▸ **Stored data entries**:
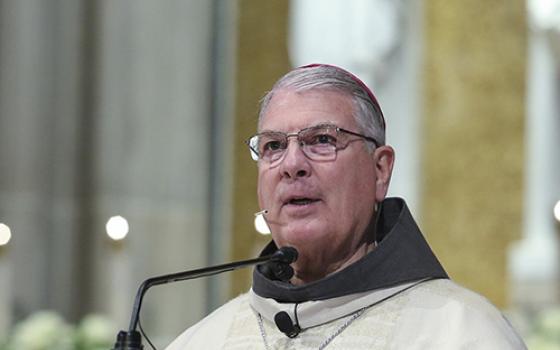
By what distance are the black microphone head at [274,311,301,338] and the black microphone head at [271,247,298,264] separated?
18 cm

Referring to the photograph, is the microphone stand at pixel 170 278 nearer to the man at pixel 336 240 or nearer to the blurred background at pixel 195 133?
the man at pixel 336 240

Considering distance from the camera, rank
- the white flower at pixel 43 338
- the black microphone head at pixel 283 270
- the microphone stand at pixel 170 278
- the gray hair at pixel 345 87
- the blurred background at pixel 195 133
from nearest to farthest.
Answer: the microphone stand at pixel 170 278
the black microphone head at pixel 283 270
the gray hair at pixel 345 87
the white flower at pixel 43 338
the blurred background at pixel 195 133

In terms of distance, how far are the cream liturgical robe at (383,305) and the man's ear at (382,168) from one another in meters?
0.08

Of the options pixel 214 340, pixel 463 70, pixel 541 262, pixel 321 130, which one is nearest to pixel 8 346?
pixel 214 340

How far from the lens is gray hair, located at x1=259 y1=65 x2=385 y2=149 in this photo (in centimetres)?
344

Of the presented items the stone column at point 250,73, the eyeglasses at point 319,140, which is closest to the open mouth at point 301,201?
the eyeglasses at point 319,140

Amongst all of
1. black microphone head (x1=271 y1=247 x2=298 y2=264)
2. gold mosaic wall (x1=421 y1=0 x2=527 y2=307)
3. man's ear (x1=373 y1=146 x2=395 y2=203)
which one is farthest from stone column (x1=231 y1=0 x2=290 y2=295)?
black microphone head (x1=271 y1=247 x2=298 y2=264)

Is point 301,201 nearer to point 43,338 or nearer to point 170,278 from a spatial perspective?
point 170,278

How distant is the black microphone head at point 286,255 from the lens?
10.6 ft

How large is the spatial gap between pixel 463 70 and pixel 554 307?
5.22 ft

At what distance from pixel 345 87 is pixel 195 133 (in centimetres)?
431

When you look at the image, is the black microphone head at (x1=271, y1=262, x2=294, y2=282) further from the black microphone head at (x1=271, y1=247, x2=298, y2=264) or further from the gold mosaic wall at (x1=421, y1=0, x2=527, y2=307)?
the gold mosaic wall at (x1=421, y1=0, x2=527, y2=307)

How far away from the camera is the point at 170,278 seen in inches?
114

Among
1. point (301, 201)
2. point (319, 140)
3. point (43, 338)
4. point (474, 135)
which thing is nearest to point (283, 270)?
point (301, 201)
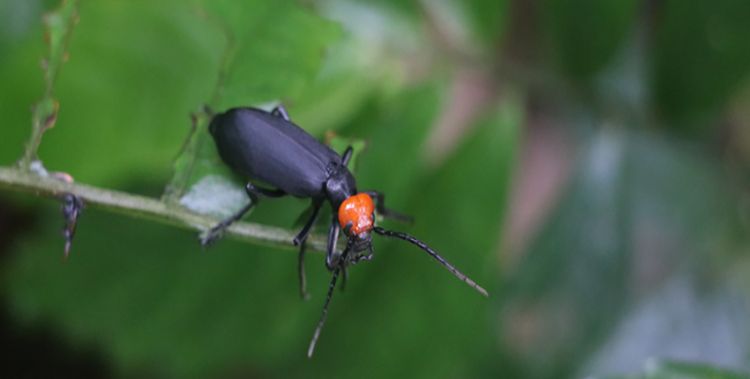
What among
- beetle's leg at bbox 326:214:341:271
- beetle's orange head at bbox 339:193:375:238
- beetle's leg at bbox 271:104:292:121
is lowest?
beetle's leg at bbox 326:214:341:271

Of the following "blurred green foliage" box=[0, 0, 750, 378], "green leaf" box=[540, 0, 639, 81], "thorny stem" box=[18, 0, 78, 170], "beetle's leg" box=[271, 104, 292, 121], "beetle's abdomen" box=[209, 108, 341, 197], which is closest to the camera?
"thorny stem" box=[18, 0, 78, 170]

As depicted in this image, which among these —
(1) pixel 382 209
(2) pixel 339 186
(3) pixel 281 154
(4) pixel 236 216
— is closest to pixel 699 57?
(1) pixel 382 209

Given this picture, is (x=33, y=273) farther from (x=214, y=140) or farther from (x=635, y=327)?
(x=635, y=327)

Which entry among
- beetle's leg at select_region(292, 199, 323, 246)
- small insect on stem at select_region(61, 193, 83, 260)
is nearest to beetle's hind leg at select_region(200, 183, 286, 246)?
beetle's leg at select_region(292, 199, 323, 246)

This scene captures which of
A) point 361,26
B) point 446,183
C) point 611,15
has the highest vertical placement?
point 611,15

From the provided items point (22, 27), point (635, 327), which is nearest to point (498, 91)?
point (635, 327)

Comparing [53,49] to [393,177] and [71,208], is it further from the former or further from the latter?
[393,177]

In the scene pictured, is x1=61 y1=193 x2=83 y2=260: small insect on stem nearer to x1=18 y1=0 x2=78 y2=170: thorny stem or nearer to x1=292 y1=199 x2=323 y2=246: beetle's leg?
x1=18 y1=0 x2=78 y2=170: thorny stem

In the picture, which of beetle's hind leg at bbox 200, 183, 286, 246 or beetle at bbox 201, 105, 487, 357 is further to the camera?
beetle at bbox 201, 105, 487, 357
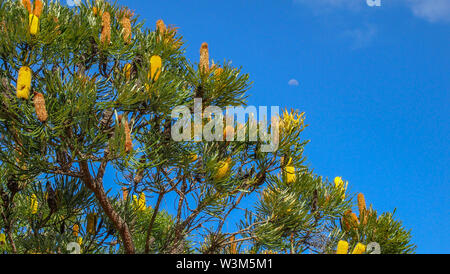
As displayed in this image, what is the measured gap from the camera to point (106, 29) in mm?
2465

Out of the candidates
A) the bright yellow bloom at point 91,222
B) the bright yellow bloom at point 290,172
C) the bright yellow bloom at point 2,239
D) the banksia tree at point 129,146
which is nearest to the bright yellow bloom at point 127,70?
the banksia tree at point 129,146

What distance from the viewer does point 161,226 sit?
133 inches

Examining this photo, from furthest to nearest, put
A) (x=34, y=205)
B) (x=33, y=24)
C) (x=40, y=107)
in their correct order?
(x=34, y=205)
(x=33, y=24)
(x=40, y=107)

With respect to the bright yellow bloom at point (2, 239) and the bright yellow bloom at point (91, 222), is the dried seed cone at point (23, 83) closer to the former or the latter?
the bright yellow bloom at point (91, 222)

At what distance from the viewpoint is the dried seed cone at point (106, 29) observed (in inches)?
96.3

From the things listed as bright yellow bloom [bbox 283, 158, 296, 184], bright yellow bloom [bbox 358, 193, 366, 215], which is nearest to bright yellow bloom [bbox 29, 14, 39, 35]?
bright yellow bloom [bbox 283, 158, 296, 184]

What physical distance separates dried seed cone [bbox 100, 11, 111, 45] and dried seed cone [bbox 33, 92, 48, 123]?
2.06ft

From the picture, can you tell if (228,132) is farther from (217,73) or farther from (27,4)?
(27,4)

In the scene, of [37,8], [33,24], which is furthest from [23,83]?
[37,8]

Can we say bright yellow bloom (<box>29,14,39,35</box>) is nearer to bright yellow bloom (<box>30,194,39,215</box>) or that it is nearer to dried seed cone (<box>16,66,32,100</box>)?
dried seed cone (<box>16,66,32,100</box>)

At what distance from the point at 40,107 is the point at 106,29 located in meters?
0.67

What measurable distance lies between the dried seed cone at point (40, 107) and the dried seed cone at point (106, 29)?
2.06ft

---

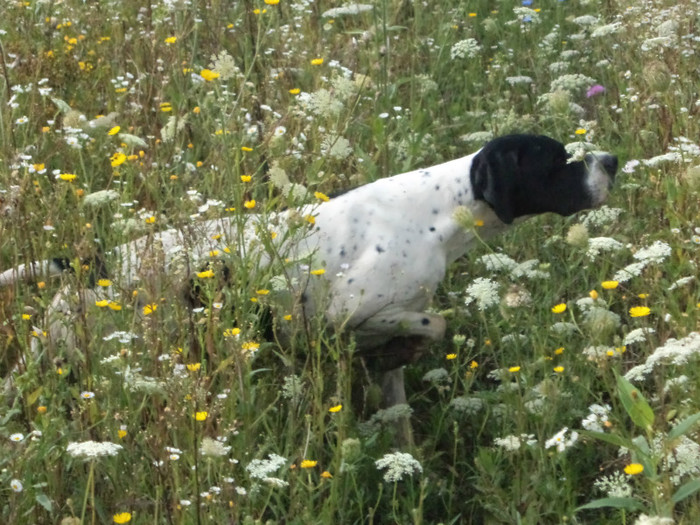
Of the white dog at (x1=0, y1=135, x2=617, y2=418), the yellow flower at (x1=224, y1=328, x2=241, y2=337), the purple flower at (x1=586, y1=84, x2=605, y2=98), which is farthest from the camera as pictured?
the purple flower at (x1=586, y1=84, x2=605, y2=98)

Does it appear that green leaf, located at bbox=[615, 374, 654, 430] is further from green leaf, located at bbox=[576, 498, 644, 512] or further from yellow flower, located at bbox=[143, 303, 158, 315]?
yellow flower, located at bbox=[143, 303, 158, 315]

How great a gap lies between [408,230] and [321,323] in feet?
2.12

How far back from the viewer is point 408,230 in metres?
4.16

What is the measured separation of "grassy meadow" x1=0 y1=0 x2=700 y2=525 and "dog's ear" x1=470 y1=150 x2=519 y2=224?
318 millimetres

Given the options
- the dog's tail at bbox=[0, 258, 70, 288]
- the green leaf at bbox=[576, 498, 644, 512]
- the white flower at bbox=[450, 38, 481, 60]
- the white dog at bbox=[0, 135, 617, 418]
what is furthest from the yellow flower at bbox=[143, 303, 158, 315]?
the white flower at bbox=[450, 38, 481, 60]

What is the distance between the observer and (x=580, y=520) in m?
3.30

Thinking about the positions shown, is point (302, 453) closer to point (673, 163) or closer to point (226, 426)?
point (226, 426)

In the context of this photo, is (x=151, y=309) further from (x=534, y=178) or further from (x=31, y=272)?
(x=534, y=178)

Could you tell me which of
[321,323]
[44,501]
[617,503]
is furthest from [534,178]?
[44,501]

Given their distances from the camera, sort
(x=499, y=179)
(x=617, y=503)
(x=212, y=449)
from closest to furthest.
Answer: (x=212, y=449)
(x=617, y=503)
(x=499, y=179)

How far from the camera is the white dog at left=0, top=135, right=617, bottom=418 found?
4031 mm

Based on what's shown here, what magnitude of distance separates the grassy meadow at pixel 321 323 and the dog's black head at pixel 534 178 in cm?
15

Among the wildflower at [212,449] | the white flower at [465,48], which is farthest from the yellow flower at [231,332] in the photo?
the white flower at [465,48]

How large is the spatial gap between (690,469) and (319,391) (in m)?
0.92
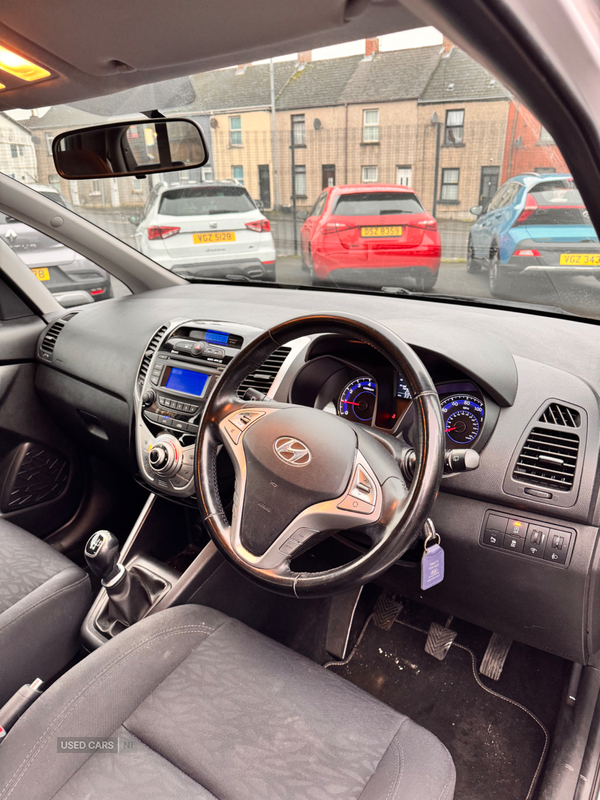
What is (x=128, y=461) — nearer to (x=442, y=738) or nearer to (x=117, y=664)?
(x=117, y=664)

...

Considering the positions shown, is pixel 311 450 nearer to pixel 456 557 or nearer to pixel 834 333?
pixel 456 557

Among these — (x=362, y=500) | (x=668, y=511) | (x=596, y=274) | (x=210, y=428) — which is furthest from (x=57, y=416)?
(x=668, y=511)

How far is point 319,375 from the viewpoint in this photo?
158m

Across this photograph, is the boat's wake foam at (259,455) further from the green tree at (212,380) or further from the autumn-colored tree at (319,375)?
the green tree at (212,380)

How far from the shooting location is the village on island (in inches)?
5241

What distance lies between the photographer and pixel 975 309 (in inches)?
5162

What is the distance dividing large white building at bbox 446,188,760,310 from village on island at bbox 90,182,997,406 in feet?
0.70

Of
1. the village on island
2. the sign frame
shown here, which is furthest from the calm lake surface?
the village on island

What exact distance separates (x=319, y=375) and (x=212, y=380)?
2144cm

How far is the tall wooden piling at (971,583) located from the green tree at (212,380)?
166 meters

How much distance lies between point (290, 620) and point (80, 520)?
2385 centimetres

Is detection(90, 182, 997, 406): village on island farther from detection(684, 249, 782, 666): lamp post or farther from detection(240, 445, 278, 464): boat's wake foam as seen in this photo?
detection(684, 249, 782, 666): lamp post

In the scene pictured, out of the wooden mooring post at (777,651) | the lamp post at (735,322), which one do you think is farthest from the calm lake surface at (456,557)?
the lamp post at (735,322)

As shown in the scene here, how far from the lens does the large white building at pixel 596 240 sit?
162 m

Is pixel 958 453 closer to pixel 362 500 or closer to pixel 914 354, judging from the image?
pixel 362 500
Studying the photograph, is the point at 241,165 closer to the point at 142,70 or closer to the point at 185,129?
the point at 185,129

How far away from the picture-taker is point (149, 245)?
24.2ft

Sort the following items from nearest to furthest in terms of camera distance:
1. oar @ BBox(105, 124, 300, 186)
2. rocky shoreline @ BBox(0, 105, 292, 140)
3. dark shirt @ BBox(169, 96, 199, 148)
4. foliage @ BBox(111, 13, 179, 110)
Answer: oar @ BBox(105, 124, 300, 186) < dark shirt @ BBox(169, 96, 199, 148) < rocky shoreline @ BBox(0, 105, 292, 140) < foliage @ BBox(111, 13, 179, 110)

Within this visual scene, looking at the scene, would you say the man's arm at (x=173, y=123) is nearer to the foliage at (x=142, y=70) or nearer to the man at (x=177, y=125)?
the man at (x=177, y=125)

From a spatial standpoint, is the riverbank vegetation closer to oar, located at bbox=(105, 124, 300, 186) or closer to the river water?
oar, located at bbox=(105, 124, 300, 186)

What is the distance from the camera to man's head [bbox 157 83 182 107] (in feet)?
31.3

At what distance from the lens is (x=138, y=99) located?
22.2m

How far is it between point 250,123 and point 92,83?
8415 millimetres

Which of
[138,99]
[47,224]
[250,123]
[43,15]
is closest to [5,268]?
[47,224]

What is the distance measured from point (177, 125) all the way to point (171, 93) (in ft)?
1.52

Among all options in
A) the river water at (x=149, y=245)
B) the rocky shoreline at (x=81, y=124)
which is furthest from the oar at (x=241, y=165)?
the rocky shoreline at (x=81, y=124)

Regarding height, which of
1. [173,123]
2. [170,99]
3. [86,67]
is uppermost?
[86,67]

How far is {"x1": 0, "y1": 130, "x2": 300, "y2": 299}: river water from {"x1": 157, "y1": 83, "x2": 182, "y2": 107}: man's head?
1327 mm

▸ **Prompt**:
Identify each line above that contains the string "stem", and copy those lines.

▸ **Answer to this exercise**:
Of the following "blurred green foliage" box=[0, 0, 750, 378], "green leaf" box=[540, 0, 639, 81], "thorny stem" box=[18, 0, 78, 170], "beetle's leg" box=[271, 104, 292, 121], "beetle's abdomen" box=[209, 108, 341, 197], which is closest to the camera?
"thorny stem" box=[18, 0, 78, 170]
- small insect on stem at select_region(61, 193, 83, 260)
In the scene pictured, is x1=61 y1=193 x2=83 y2=260: small insect on stem nearer to x1=18 y1=0 x2=78 y2=170: thorny stem or nearer to x1=292 y1=199 x2=323 y2=246: beetle's leg?
x1=18 y1=0 x2=78 y2=170: thorny stem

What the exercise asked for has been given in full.